**Text for analysis:**
User experience (UX) is traditionally the preserve of the tech department. But with more employees introducing their own apps into the business by stealth, ensuring corporate HR systems are user-friendly is a must. Cath Everett reports.
The more we get used to playing with social media platforms, such as Facebook and other intuitive mobile phone apps, the less we are prepared to put up with the clunky old enterprise systems of old.
This has led some industry observers to coin a new term to describe the trend of employees introducing technology through the back door – the “stealth cloud”.
People want to spend money on the features that will save them time, but they’re not much value if no one wants to adopt the system because it’s too difficult to use.” – Roly Walter, Appraisd
The stealth cloud is where services are being consumed by business users without the knowledge, permission or support of the IT department or HR.
A popular example of this phenomenon is free messaging service Slack, which enables teams to communicate and archive their conversations so that they can search them at a later date.
Another is social media-based 360-degree feedback software Rypple, which was acquired by software giant Salesforce.com in 2011. Again, teams often signed up to it without HR being aware.
But what do these “stealth cloud” applications have in common?
This is all to do with the software providing a great user experience (UX), believes Roly Walter, UX aficionado and chief executive of Appraisd, which sells online staff appraisal applications.

**What you will do:**
(a) In the article on user-friendly HR systems, which company acquired the feedback software Rypple, and in what year?
(b) Continue the article on user experience in HR systems from where it ends.

**Source data:**
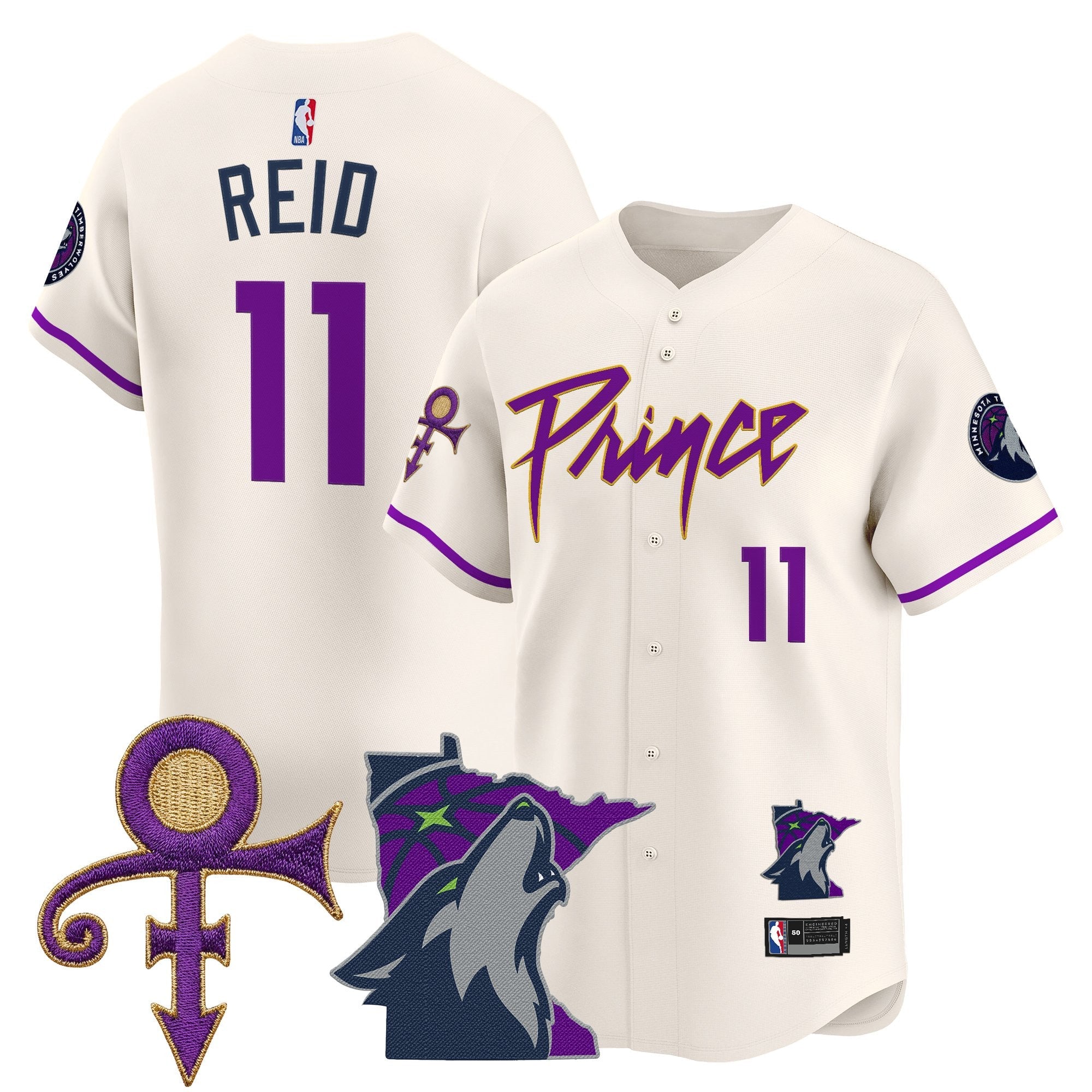 MIN Prince Patch Vapor Baseball Jersey - Stitched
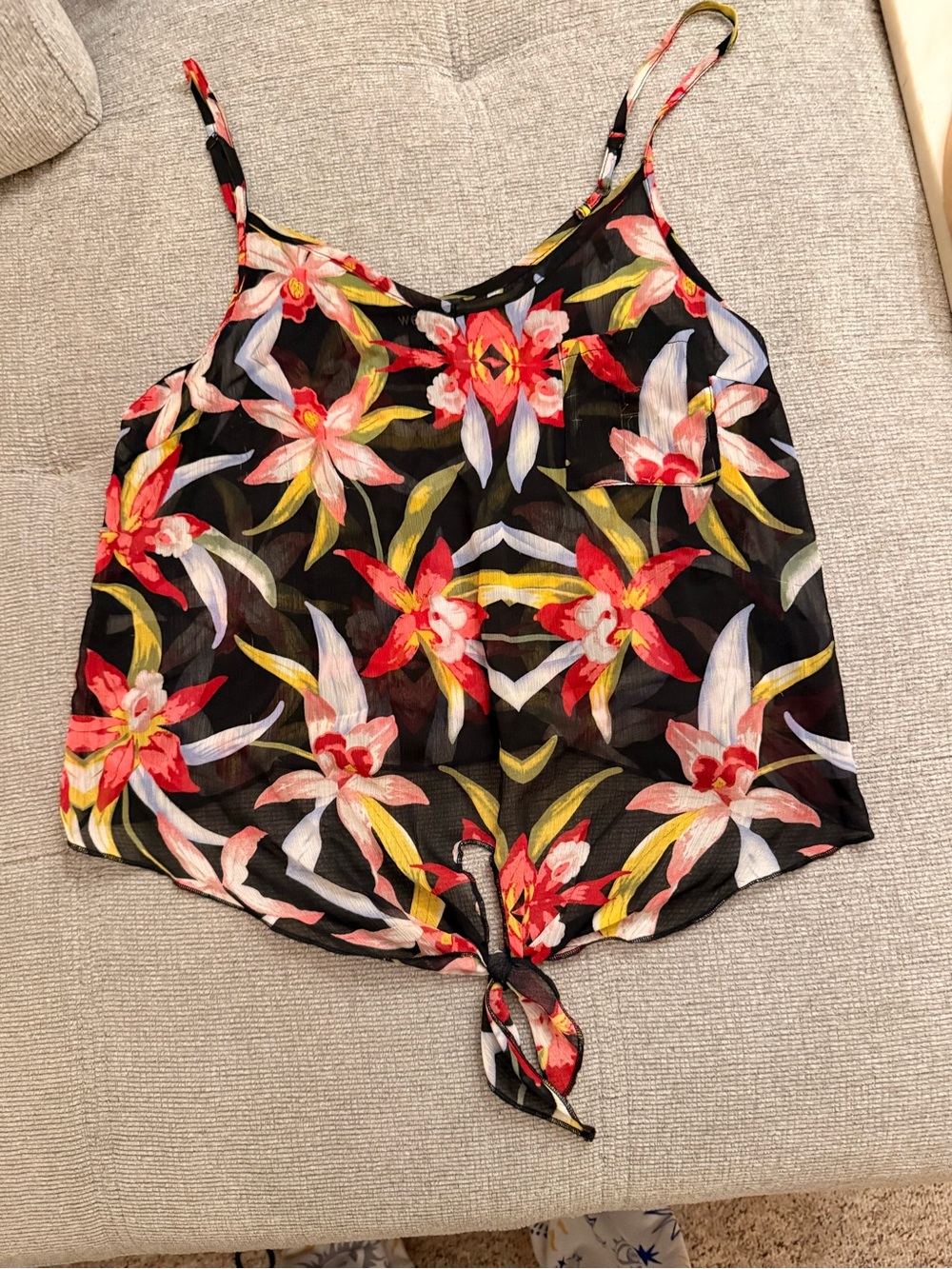 Sheer Floral Tie-Front Camisole Tank Top - Black with Red & Yellow Floral Print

**Results:**
(a) Salesforce.com acquired Rypple in 2011.

(b)
Easy and intuitive
Although UX is a concept much better known in tech rather than HR circles, it puts people at the heart of the software design process, according to Walter.
This means making applications easy and intuitive to use so people can get as much value as possible out the interaction.
So rather than the focus being on lists of features and technical requirements, it is more about presentation and ensuring that the system is designed with users’ needs in mind.
“UX is a difficult thing to quantify if you’re going to the financial director and saying ‘I’d like these things’, which is why it doesn’t come up in discussions as often as it should,” says Walter.
“People want to spend money on the features that will save them time, but they’re not much value if no one wants to adopt the system because it’s too difficult to use.”
Signs that you may have a UX problem are that employees make far too many calls to the helpdesk asking for support with simple tasks; it becomes necessary to offer training or at the very least a printed user manual; or people start employing work-arounds and even buying in their own systems to avoid using those that have been approved.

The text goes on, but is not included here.